Within a thread I would like to store some numbers of type double. But I am not sure
how many such double numbers I can store without any register spilling into local memory (which is on device). Can someone tell
me how many doubles can be stored per thread for this kernel configuration?
Also is the above mentioned configuration for shared-memory for each of my blocks valid?
A sample computation about how one would go about deducing these things would be very
illustrative and helpful
Here is the information about my GTX 570: (using deviceQuery from CUDA-SDK)
[deviceQuery] starting...
./deviceQuery Starting...
CUDA Device Query (Runtime API) version (CUDART static linking)
Found 1 CUDA Capable device(s)
Device 0: "GeForce GTX 570"
CUDA Driver Version / Runtime Version 4.0 / 4.0
CUDA Capability Major/Minor version number: 2.0
Total amount of global memory: 1279 MBytes (1341325312 bytes)
(15) Multiprocessors x (32) CUDA Cores/MP: 480 CUDA Cores
GPU Clock Speed: 1.46 GHz
Memory Clock rate: 1900.00 Mhz
Memory Bus Width: 320-bit
L2 Cache Size: 655360 bytes
Max Texture Dimension Size (x,y,z) 1D=(65536), 2D=(65536,65535), 3D=(2048,2048,2048)
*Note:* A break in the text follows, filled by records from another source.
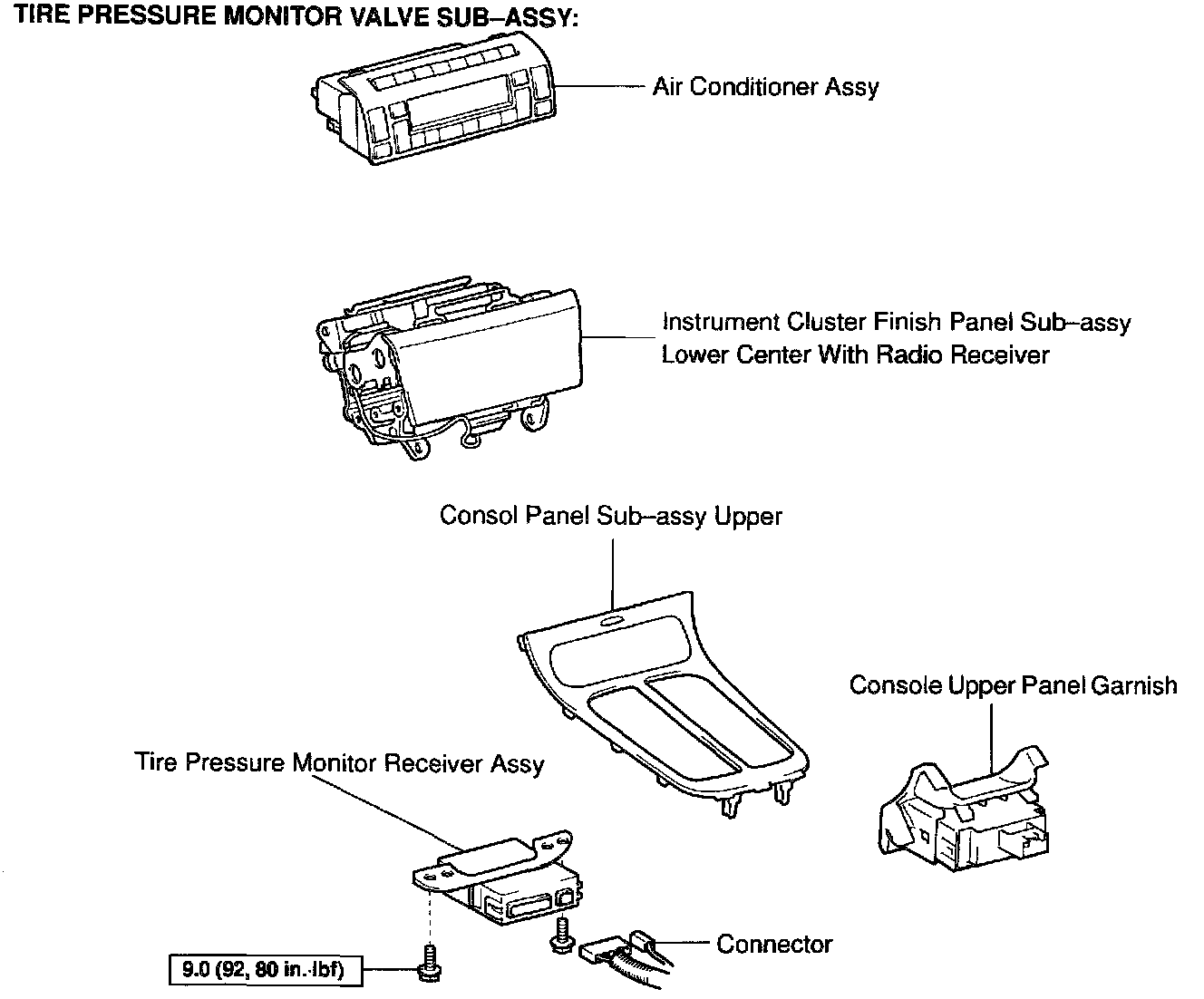 TIRE PRESSURE MONITOR VALVE SUB–ASSY:

Air Conditioner Assy

Instrument Cluster Finish Panel Sub–assy Lower Center With Radio Receiver

Consol Panel Sub–assy Upper

Console Upper Panel Garnish

Tire Pressure Monitor Receiver Assy

Connector

9.0 (92, 80 in.·lbf)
Max Layered Texture Size (dim) x layers 1D=(16384) x 2048, 2D=(16384,16384) x 2048
Total amount of constant memory: 65536 bytes
Total amount of shared memory per block: 49152 bytes
Total number of registers available per block: 32768
Warp size: 32
Maximum number of threads per block: 1024
Maximum sizes of each dimension of a block: 1024 x 1024 x 64
Maximum sizes of each dimension of a grid: 65535 x 65535 x 65535
Maximum memory pitch: 2147483647 bytes
Texture alignment: 512 bytes
Concurrent copy and execution: Yes with 1 copy engine(s)
Run time limit on kernels: Yes
Integrated GPU sharing Host Memory: No
Support host page-locked memory mapping: Yes
Concurrent kernel execution: Yes
Alignment requirement for Surfaces: Yes
Device has ECC support enabled: No
Device is using TCC driver mode: No
Device supports Unified Addressing (UVA): Yes
Device PCI Bus ID / PCI location ID: 2 / 0
Compute Mode:
< Default (multiple host threads can use ::cudaSetDevice() with device simultaneously) >
deviceQuery, CUDA Driver = CUDART, CUDA Driver Version = 4.0, CUDA Runtime Version = 4.0, NumDevs = 1, Device = GeForce GTX 570
[deviceQuery] test results...
PASSED
Press ENTER to exit...
So, the kernel configuration is a little complicated. You should use the CUDA OCCUPANCY CALCULATOR. And the other hand you have to study how warps work. Once a block is assigned to a SM, it is further divided into 32-thread units called warps. We can say that a warp is a unit of thread scheduling in SMs. We can calculate the number of warps that reside in a SM for a given block size and given number of blocks assigned to each SM. In your case a warp consists in 32 threads, so if you have a block with 256 threads then you have 8 warps. Now choosing a correctly kernel setting depends of your data and operations, remember that you have to full occupy a SM, that is: you have to get full thread capacity in each SM and the maximal number of warps for scheduling around the long-latency operations. Another important thing is dont exceed the limitations of up to maximum threads per blocks, in your case 1024.